*TASK REQUIREMENTS*:
1) In the gastric banding abstract, at what follow-up point after surgery were the obese subjects studied again?
2) Return the passage of the gastric banding abstract that begins at the words "There is growing" and stops after the words "banding (LAGB) surgery.".
3) Take the gastric banding abstract further, starting right after its last sentence.

Body composition changes after laparoscopic adjustable gastric banding: what is the role of −174G > C interleukin-6 promoter gene polymorphism in the therapeutic strategy?

    loading  Checking for direct PDF access through Ovid



There is growing evidence that interleukin-6 (IL-6) is linked to the regulation of fat mass (FM). Our previous data define the common −174G> C IL-6 polymorphism as a marker for ‘vulnerable’ individuals at risk of age- and obesity-related diseases. An association between −174G>C IL-6 polymorphism and weight loss after bariatric surgery has been demonstrated.


We investigated the impact of −174G>C IL-6 polymorphism on weight loss, body composition, fluid distribution and cardiometabolic changes in obese subjects, after laparoscopic adjustable gastric banding (LAGB) surgery.

Design and Outcome measures:

A total of 40 obese subjects were studied at baseline and at 6 months follow-up after LAGB surgery. Cardiometabolic and genetic assessment of −174G>C IL-6 polymorphism, anthropometric, body composition and fluid distribution analysis were performed.

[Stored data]

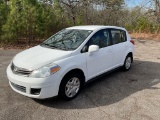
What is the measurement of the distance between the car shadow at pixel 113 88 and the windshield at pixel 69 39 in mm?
1195

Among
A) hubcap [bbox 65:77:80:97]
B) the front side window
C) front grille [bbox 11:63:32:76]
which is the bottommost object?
hubcap [bbox 65:77:80:97]

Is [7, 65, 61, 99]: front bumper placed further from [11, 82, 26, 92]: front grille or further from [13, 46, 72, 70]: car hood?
[13, 46, 72, 70]: car hood

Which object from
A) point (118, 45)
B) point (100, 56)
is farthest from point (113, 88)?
point (118, 45)

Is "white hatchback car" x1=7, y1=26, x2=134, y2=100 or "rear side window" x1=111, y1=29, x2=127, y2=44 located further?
"rear side window" x1=111, y1=29, x2=127, y2=44

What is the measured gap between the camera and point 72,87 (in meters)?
3.94

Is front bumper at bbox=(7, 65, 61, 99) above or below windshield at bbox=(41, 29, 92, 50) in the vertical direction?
below

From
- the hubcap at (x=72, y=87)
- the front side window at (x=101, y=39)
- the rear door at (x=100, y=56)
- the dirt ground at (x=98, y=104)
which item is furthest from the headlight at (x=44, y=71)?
the front side window at (x=101, y=39)

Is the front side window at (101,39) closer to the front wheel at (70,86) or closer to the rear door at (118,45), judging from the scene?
the rear door at (118,45)

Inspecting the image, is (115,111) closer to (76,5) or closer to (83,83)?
(83,83)

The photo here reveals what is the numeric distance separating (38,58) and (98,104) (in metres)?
1.61

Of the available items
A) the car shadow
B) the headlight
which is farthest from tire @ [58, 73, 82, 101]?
the headlight

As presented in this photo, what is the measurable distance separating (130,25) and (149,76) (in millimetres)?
14990

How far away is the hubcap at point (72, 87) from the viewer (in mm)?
3846

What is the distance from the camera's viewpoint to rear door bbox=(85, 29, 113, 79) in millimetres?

*YOUR WRITTEN ANSWERS*:
1) At 6 months after LAGB surgery.

2)
There is growing evidence that interleukin-6 (IL-6) is linked to the regulation of fat mass (FM). Our previous data define the common −174G> C IL-6 polymorphism as a marker for ‘vulnerable’ individuals at risk of age- and obesity-related diseases. An association between −174G>C IL-6 polymorphism and weight loss after bariatric surgery has been demonstrated.


We investigated the impact of −174G>C IL-6 polymorphism on weight loss, body composition, fluid distribution and cardiometabolic changes in obese subjects, after laparoscopic adjustable gastric banding (LAGB) surgery.

3)
After LAGB surgery, significant reductions in weight (Δ%=−11.66±7.78, P<0.001), body mass index (P<0.001), total and trunk FM (kg, %) (Δ% of total FM=−22.22±12.15, P<0.01), bone mineral density (T-score) (P<0.001), resting metabolic rate (RMR) (P<0.01), and total body water and intracellular water (TBW, ICW) (P<0.05) were observed. At baseline, C(−) carriers of IL-6 polymorphism had a significantly higher RMR (P<0.05), free FM (kg), but less total and trunk FM (%), higher body cell mass (BCM), content of TBW (L) and ECW (extracellular water)/ICW ratio compared with C(+) carriers (P<0.001). After LAGB, C(+) carriers had a significantly stronger reduction of total FM (kg), but lower bone density, compared with C(−) carriers (P<0.05).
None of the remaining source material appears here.